Top of DATASET EXCERPTS
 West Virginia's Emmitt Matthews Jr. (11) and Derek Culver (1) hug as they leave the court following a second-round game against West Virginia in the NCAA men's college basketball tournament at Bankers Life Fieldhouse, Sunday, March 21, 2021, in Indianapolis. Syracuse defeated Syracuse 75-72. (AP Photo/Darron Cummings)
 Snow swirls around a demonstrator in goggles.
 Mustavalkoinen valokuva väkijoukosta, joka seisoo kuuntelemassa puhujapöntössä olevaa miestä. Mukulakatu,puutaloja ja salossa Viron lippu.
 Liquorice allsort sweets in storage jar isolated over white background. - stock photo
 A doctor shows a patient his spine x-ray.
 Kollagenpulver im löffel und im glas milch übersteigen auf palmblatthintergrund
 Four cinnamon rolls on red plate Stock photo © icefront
Bottom of DATASET EXCERPTS
Top of DATASET EXCERPTS
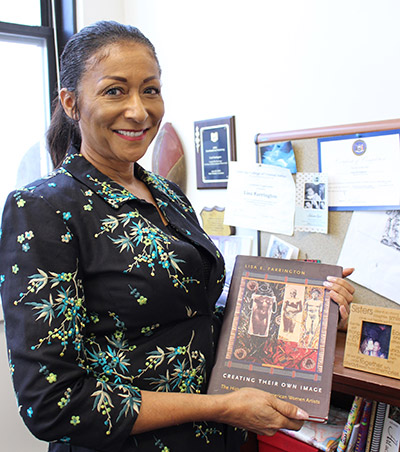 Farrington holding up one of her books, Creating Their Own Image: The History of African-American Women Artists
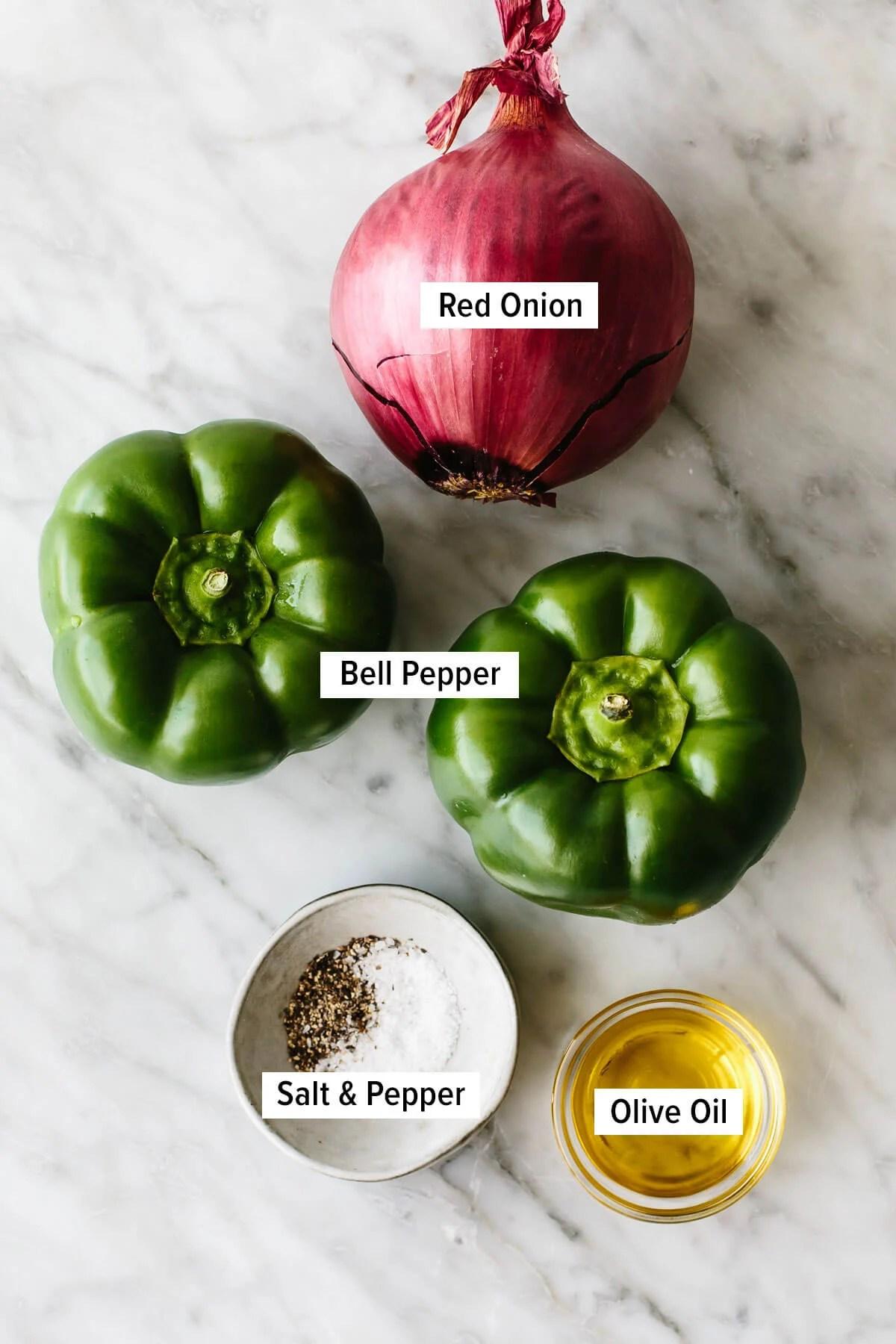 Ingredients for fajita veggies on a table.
Bottom of DATASET EXCERPTS
WHAT THE TASK ASKS → Everything from the line containing "A doctor shows a patient his spine x-ray." through the line containing "Four cinnamon rolls" in the material above should be retyped exactly, both ends included, and nothing more.

RESPONSE TO THIS EXERCISE →
 A doctor shows a patient his spine x-ray.
 Kollagenpulver im löffel und im glas milch übersteigen auf palmblatthintergrund
 Four cinnamon rolls on red plate Stock photo © icefront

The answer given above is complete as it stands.